We spoke to legal and health & safety experts to find out what legal and lawsuit trouble Twitch could potential face after TwitchCon.
TwitchCon is wrapped, but for some attendees, they’ll be going home with more than just memories. For the three, and possibly more streamers, injuries sustained at the now infamous TwitchCon foam pit will be bitter reminders of the event.
For many observers, the first thing that came into their minds was Twitch’s liability over the injuries at TwitchCon and the potential for lawsuits. However, much of this was just speculation on Twitter, and no professional opinions were sourced.
Esports.gg was approached independently by an attorney and a health and safety professional. The attorney had defended sports facilities with Ninja Warrior-style attractions, trampolines, and other similar foam pits. The health and safety professional had spent several years advising kids’ play areas, carnivals, and other locations, which have had similar foam pits. Both shared their thoughts on the situation and what lay in store for Twitch.
What they thought of the setup
“Helmets” is the first word out of the H&S professional’s mouth. “Helmets or headgear. I’d want to see at least five to six feet of foam.” In the ideal setup, the platforms would be lower, practically submerged in the foam. In an indoor environment, they’d advise nets around the area to prevent spectators from falling in and participants from falling out. Helmets or headgear and other kinds of protective equipment would also be provided.
“Something like a crash pad or an inflatable. Something with a lot of give. They sell prefabricated inflatables in this exact configuration.”
“Then something like a crash pad or an inflatable. Something with a lot of give. They sell prefabricated inflatables in this exact configuration.” A cursory Google search suggests that an inflatable like this can be rented for around $200.
According to the attorney, who had toured several trampoline facilities, the setup at TwitchCon was also strange. “[in the facility] There were trampolines about three to four feet off the ground and then about six-foot depth of foam blocks. That amount of blocks plus the trampoline allows the force of anyone jumping in to disseminate properly.” That’s a far cry from the TwitchCon situation. “Here, with only a foot and then concrete, that force comes right back and causes injury.”
Can Twitch be sued for the TwitchCon foam pit?
According to our sources, there’s “definitely a lot of legal trouble for Twitch upcoming.” However, Twitch’s lawyers will likely shift the blame to the company that set up the foam pit. If that isn’t TwitchCon employees themselves.
Additionally, the convention center may be in the firing line for a. As the venue and host of TwitchCon, they’ll likely be one of the main parties involved in any lawsuit.
Finally, sponsors of the attraction could potentially be sued. But most contracts relating to sponsorship would reportedly be indemnity agreements. So if the sponsors are sued, Twitch would likely have to defend and pay any associated costs on the sponsors’ behalf.
Will the waivers hold up in a Lawsuit?
Our initial article suggested that the waivers signed were not as strong as initially thought. The attorney we spoke to confirmed our suspicions. There was even an exact legal precedent.
“I practice on the East Coast, but I remember using this case, Tunkl v. Regents of the University of California, 383 P.2d 441 (Cal. 1963) to find out if a waiver is valid or violates public policy.”
According to this, waivers can be subject to heavy scrutiny due to a number of factors. Firstly, whether the waiver concerns a business that is publicly regulated (so the convention center, Twitch, and any potential company that set up the foam pit). Secondly, whether the business disclaiming liability is performing a service of great importance to the public, and thirdly whether that business is open to the public. All of these seem to fit the bill of TwitchCon and the convention center. “Twitch is regulated, community gatherings are important, and it’s open to the public with only having to buy a ticket.”
"...the public would not have the means or capability of inspecting the safety of every single thing there.
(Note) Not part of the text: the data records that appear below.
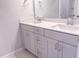 Bright bathroom featuring a double sink vanity with modern fixtures and a spacious mirror at 439 Duncan Creek Rd # 140, Lillington, NC 27546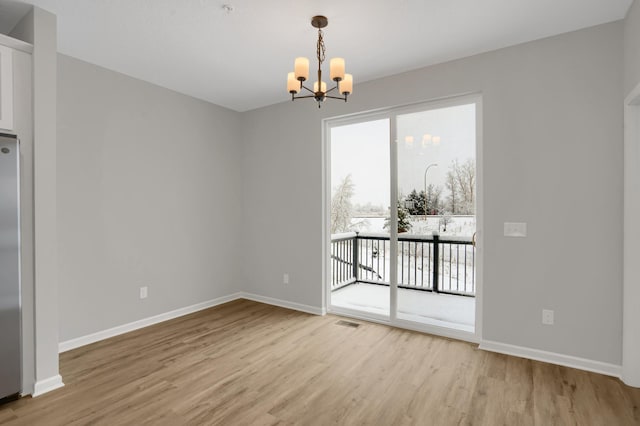 unfurnished dining area featuring baseboards, visible vents, light wood-style flooring, and an inviting chandelier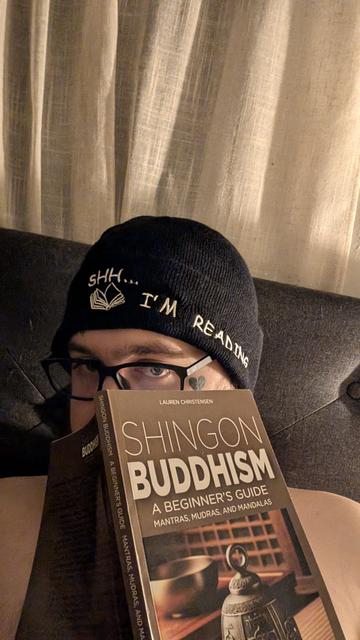 A person is partially visible, wearing glasses and a black beanie that says, "Shh... I'm reading," with an open book graphic embroidered on it. They are holding up a book titled Shingon Buddhism: A Beginner's Guide - Mantras, Mudras, and Mandalas by Lauren Christensen. The setting appears to be a dimly lit, cozy environment with beige curtains in the background.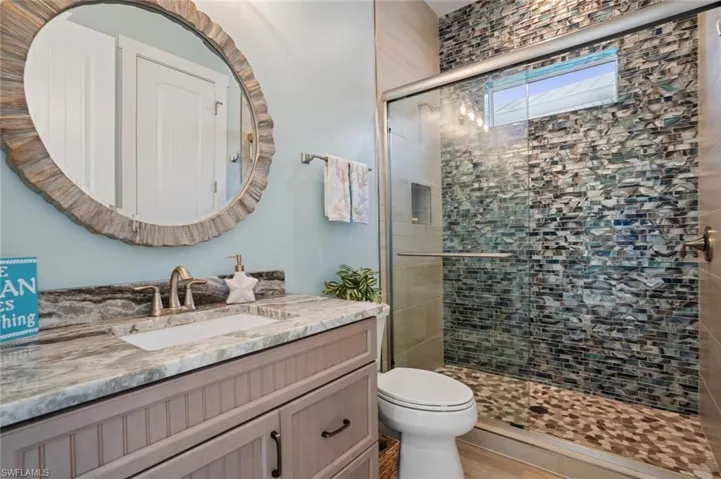 2nd Full bath with a tiled shower stall, glass sliding doors, toilet, and vanity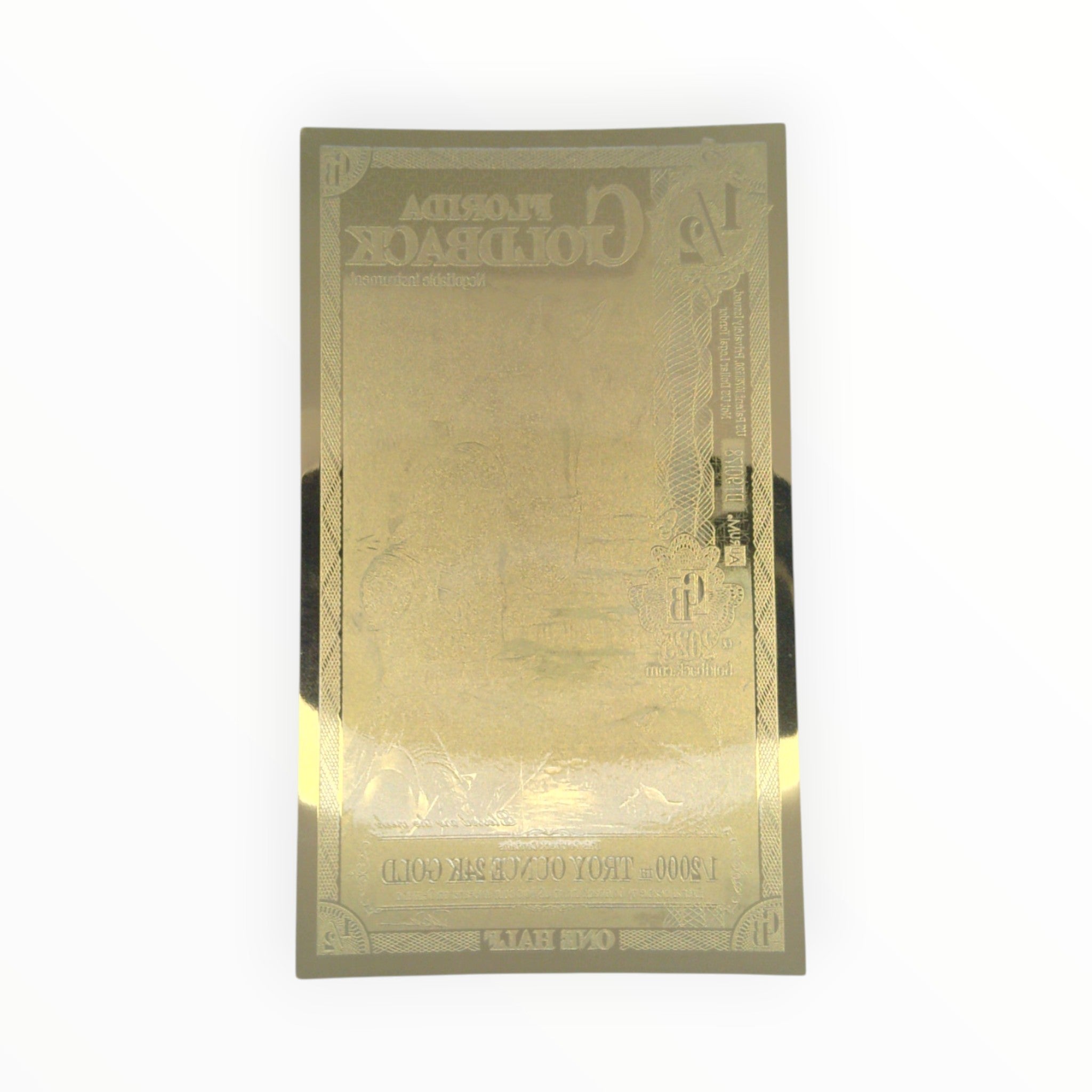 Back of a circulated ½ Alpha Florida Goldback Gold Note showing the official reverse design and security features.
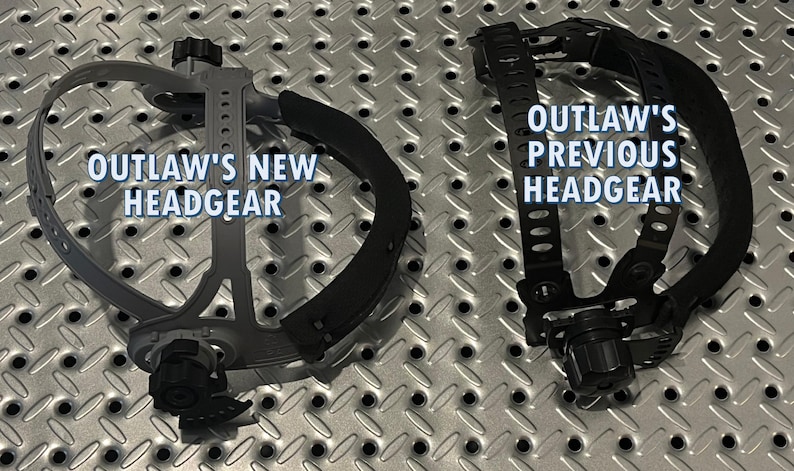 May include: Comparison of two headgear designs. On the left, a gray headgear labeled "OUTLAW'S NEW HEADGEAR." On the right, a black headgear labeled "OUTLAW'S PREVIOUS HEADGEAR." Both are set against a textured, metallic background.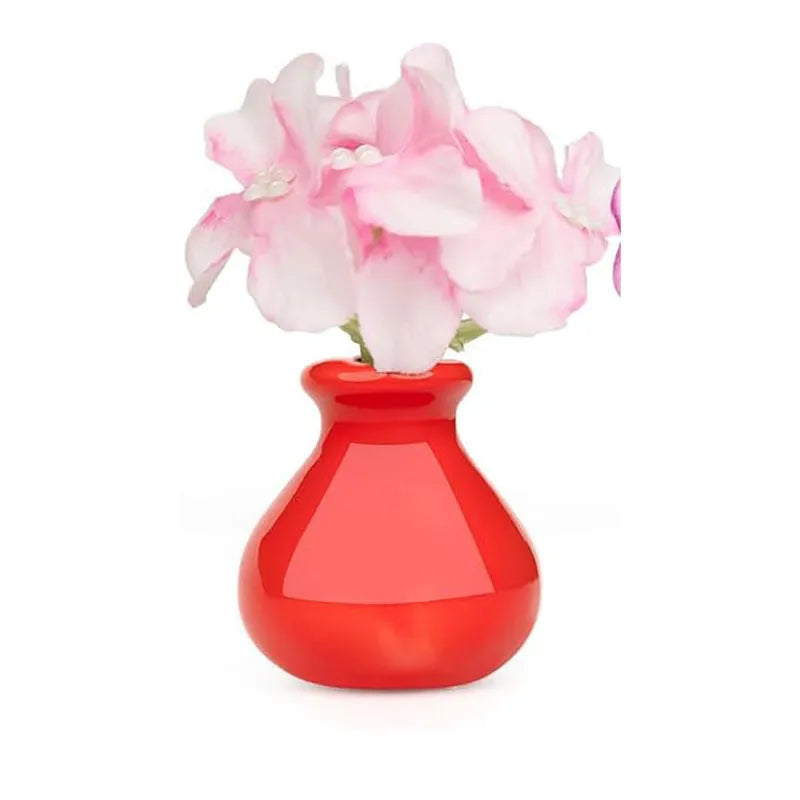 bright red bulbous ceramic magnet vase with pink hydrangea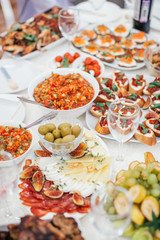 Different salad and snack and sandwitches on the white table. Stand-up meal olives, cheese, fruits.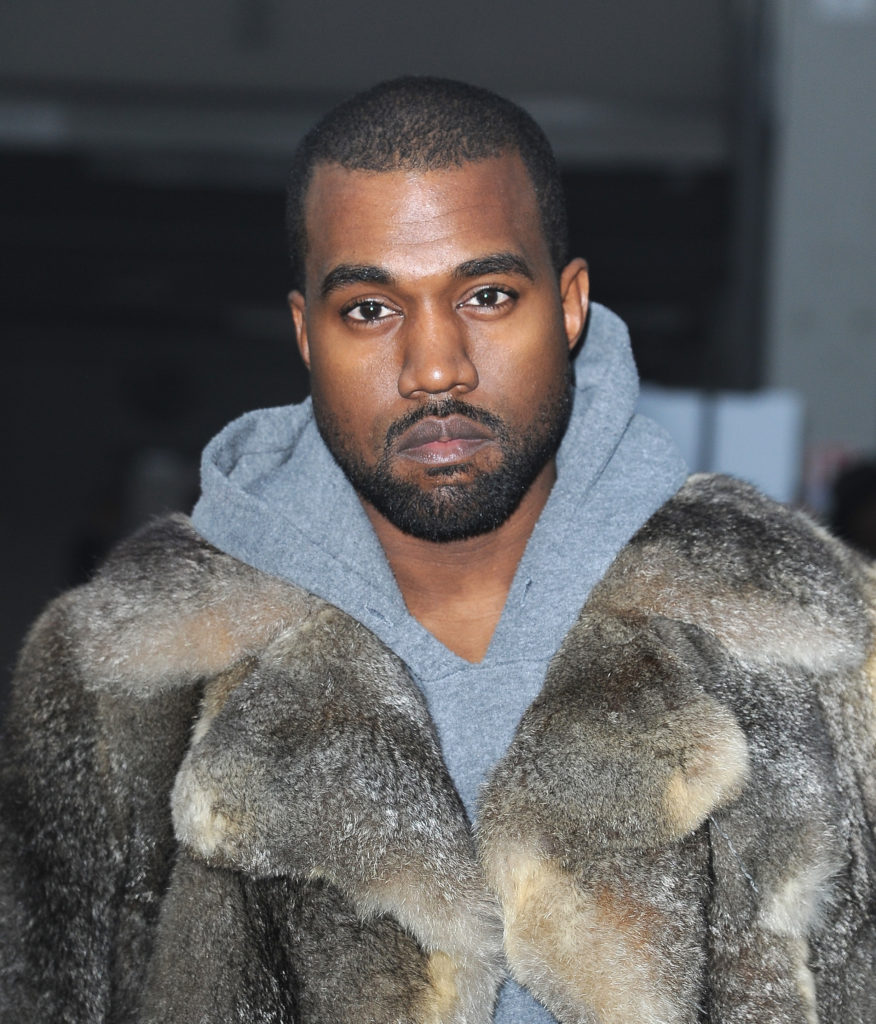 Kanye West in a fancy fur. (Photo by Pascal Le Segretain/Getty Images)
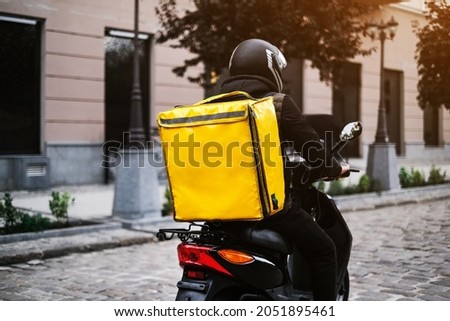 a delivery man rides a moped down the street with an online order. food delivery from the restaurant and shop. Royalty-Free Stock Photo #2051895461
So if they see a foam pit, they don’t have the technical knowledge to know whether it’s safe or not.”
Next, it comes down to legal responsibility. It has to be determined If the business has presented the public with a standardized waiver; and whether, as a result of the waiver, the person comes under the control of the business and is at risk of their negligence.
“Twitch presents a waiver that you have to sign to get in. Or, in this case, perform without the ability to bargain over terms. The waiver would be invalid because, essentially, with so many activities set up, a performer or the public would not have the means or capability of inspecting the safety of every single thing there. So if they see a foam pit, they don’t have the technical knowledge to know whether it’s safe or not.”
Our source caveats that the precedent is only valid if the case is still clear and unqualified by later rulings.
A TwitchCon Lawsuit?
Ultimately, this spells bad times for Twitch. The company is already in the midst of a row with its creators over revenue splits, and will likely now face a lawsuit following TwitchCon. It is rumored that Twitch has already approached several parties with a settlement offer. However, the more likely situation is that Twitch will face several civil lawsuits consolidated due to the shared occurrence of negligence. Whatever the case, though, this story isn’t going away any time soon.